Nearby Saeed Mansour, an Indian freshly arrived in Juba from Unity state, spoke of emergency shutdowns at four oil facilities in the state while fighting raged around them.
One week on from a dispute in South Sudan's presidential guard that escalated into street fighting in the capital and accusations of a coup, thousands of foreign nationals have crowded the airport to escape with RAF flights and US airforce transport planes, while oil companies scramble to evacuate personnel.
Meanwhile, an attempted airlift by US forces from the restive state of Jonglei ended in their aircraft being fired upon by militia loyal to the rebel commander Peter Gadet.
US helicopters were en route to an evacuation site near the state capital of Bor when they came under fire with four American personnel wounded.
"The aircraft diverted to an airfield outside the country and aborted the mission," the US Africa command said in a statement.
In the red dust outside the airport among the throng of soldiers, oil workers and South Sudanese waiting to leave Juba, James Marial Achak was still struggling to comprehend his own good fortune. He was one of the lucky few to catch the last flight out of Akobo, a tense outpost to the far east of South Sudan where a UN base was overrun on Friday, resulting in the deaths of two Indian peacekeepers. An ethnic Dinka, he was in the UN outpost just hours before it was stormed by a mob of two thousand Nuer youths, many of them armed.
"If I hadn't got on that plane I would have died," said the aid worker. "My children would have been orphaned."
His friend and fellow Dinka, Deng Majok was not so fortunate. When the crowd swarmed around the small base firing weapons, the Indian peacekeepers were forced to let them in.
The UN soldiers were then tricked into gathering nearly two dozen Dinkas, mainly local government officials into one place with assurances that they would be protected from the mob. Once in the same spot several men opened fire on the peacekeepers, killing two of them and hitting a third in the chest. Then they massacred the Dinka. Majok survived by covering himself with the corpses of the others and not responding when one of the crowd trod on him. He was later smuggled out of Akobo as far as Malakal, in Upper Nile state.
"There was nothing the peacekeepers could do," said Marial Achak, who had reached his friend by phone on Friday night. "The Nuer were so many and they were so few."
In Juba itself a form of calm and normality has returned to some parts of the city. Shops have reopened and civilian traffic has returned to the streets where only a few days ago battles raged between different army factions. But there are signs everywhere of what has passed.
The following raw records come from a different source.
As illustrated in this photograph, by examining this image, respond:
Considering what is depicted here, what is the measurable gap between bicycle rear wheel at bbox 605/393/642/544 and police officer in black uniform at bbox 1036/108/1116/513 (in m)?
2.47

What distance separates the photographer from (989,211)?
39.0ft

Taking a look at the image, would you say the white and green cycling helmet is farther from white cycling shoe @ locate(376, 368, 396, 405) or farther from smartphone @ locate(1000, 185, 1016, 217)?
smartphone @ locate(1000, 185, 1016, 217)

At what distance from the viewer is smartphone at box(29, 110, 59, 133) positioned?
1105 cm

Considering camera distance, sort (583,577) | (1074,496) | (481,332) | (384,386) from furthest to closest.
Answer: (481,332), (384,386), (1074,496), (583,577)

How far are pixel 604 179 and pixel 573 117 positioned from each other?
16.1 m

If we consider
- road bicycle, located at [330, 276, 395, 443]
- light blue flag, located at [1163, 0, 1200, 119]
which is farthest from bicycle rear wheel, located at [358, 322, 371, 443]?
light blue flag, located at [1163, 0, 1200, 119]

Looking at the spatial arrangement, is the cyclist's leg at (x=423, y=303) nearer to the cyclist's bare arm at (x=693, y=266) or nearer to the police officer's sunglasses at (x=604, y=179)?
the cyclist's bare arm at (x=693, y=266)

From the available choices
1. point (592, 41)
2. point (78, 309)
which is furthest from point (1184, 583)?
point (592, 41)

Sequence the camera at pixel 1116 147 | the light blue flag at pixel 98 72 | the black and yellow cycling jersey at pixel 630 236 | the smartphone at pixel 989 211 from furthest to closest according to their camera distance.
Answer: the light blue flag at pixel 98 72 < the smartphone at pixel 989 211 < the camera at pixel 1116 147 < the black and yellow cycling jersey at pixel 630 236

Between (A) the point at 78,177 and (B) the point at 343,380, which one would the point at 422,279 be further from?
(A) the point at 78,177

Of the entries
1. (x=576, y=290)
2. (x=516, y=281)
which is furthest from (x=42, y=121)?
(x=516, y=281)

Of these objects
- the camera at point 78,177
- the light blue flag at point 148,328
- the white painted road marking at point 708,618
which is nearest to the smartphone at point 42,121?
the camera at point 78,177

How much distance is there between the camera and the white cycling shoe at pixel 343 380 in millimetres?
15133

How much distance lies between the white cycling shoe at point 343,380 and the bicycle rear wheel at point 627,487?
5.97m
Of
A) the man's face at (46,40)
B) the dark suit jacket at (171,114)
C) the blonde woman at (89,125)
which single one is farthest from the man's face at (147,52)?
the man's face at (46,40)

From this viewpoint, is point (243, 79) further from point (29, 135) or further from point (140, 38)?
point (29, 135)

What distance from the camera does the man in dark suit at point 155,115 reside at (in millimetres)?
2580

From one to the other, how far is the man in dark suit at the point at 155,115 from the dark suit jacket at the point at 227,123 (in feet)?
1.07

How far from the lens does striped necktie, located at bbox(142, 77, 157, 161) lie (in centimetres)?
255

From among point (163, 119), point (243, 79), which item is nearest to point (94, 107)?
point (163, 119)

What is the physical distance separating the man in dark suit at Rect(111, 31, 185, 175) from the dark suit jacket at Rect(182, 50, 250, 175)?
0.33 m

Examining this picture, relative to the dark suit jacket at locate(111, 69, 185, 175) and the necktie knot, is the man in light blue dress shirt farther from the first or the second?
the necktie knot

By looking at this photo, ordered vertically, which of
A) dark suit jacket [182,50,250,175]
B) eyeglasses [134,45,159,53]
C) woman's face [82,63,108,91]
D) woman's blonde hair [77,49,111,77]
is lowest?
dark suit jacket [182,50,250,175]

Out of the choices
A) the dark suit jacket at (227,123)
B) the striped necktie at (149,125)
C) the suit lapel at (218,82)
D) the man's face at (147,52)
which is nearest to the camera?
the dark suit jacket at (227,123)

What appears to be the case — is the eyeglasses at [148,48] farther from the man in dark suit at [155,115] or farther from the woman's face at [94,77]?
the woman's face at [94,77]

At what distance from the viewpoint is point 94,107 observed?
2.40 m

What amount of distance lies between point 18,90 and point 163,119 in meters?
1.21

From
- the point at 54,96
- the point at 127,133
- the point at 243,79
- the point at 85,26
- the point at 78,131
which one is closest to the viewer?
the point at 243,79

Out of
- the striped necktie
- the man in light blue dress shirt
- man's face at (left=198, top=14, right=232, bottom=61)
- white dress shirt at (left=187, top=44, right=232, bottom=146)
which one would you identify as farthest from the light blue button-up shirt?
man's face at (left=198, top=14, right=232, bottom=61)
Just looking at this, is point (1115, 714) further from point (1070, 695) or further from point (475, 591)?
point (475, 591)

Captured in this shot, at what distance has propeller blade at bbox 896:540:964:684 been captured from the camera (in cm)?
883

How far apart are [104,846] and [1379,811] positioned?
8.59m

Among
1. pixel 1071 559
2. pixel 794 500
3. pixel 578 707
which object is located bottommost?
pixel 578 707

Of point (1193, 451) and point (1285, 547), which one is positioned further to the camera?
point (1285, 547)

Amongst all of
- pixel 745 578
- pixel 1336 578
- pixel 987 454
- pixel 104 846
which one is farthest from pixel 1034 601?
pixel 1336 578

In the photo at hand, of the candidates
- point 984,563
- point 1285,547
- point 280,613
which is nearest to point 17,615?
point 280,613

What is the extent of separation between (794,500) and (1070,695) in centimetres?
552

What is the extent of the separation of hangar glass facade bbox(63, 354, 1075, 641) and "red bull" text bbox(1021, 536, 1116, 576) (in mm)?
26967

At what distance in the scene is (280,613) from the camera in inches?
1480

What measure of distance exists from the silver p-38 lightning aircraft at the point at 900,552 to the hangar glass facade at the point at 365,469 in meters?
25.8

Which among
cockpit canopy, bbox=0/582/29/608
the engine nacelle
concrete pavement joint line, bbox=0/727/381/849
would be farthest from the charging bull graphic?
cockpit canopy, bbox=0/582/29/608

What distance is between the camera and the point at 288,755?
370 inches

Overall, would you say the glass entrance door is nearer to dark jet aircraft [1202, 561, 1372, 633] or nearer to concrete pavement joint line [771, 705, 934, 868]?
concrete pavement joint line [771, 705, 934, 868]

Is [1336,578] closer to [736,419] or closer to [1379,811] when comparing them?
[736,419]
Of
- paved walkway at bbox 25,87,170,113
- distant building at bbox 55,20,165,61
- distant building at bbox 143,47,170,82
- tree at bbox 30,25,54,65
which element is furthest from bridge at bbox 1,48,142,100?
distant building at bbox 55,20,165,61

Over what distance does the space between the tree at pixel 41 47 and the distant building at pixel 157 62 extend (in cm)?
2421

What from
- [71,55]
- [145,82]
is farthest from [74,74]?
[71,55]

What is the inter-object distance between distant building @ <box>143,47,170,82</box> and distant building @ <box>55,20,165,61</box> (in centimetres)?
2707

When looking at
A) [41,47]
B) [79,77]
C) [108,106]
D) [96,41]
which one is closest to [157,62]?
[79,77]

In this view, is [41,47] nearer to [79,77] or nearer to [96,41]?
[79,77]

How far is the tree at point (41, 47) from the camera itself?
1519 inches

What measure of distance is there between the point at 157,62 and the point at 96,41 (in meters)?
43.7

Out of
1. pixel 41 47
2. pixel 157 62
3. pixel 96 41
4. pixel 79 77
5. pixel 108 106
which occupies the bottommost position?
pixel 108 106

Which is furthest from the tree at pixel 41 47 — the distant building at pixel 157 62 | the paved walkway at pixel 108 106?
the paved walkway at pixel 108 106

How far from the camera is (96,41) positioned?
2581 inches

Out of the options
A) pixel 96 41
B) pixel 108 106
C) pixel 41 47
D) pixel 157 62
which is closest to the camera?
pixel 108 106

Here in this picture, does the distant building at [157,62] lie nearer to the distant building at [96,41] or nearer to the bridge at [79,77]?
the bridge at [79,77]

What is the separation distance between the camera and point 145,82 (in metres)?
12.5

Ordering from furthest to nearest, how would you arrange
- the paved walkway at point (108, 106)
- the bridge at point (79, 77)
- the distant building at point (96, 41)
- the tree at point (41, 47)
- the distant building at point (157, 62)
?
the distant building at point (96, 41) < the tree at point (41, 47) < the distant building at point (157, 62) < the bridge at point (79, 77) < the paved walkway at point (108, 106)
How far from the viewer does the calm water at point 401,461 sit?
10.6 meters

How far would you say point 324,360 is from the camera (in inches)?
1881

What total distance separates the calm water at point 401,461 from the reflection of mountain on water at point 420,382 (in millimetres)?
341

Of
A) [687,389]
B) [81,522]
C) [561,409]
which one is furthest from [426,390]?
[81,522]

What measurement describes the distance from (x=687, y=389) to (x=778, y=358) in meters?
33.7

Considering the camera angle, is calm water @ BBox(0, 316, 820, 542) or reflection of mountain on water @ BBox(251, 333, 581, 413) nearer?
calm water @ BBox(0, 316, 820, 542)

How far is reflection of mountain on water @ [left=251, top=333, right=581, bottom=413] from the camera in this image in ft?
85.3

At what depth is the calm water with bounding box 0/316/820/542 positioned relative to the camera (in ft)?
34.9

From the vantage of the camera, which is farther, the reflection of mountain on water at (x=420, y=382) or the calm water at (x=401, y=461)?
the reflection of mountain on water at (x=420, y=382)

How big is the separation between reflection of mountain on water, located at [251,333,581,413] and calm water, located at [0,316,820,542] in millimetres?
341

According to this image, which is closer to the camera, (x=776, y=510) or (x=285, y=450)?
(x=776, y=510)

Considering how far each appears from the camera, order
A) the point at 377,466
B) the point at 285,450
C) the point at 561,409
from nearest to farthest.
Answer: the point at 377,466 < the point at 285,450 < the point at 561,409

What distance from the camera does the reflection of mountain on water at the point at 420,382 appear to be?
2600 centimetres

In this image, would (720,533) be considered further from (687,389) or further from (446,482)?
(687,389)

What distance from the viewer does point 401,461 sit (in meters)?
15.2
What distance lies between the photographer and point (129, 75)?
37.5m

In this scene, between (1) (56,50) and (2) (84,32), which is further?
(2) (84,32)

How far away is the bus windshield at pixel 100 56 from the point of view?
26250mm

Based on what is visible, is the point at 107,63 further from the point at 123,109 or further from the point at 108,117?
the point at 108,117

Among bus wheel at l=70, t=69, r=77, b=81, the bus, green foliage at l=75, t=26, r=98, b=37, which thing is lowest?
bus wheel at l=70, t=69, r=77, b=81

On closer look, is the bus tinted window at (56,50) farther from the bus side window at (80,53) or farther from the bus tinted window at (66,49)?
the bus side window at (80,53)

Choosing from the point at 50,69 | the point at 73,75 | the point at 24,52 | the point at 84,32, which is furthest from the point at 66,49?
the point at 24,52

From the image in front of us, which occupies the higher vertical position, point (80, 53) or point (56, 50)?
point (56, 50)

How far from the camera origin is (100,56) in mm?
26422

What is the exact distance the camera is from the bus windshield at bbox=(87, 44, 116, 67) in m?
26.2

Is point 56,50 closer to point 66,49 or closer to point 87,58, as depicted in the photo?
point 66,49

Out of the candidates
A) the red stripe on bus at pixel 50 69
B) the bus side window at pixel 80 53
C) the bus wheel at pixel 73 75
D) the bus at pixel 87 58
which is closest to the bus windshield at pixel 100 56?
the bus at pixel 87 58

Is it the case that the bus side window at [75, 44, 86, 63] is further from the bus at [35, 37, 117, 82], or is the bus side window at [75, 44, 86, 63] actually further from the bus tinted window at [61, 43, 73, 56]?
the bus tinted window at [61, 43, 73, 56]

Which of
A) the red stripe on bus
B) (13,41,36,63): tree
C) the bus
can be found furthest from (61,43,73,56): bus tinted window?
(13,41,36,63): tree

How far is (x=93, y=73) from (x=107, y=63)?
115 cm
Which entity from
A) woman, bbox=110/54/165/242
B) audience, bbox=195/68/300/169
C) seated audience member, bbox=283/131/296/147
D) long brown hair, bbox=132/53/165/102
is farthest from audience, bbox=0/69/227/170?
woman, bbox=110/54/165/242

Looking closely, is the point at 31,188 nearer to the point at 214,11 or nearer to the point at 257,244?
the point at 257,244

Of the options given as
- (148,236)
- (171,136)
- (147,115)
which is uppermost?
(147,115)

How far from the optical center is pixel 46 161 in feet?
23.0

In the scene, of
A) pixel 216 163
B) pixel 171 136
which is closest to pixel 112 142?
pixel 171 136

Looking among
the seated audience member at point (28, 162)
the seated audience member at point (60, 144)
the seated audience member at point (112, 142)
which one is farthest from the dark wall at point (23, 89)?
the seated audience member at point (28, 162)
A battle tank is parked next to the entrance to the president's residence and a trio of pick up trucks mounted with anti-aircraft guns are parked on the corner.
Only a few hundred metres away, the residence of President Kiir's rival, Riek Machar, is pockmarked with craters from heavy calibre bullets and a corner wall has been demolished by artillery.
"This calmness is ambiguous," said Patrick Kapukha, a Kenyan aid worker with four years' experience in the country. "A cycle of revenge and fear is building momentum."
He said that his staff were relaying reports of large-scale mobilization among different ethnic communities intent on revenge for what they see as targeted killings.
"The leaders have got to come together and do so on television or this is going to get much worse," he warned.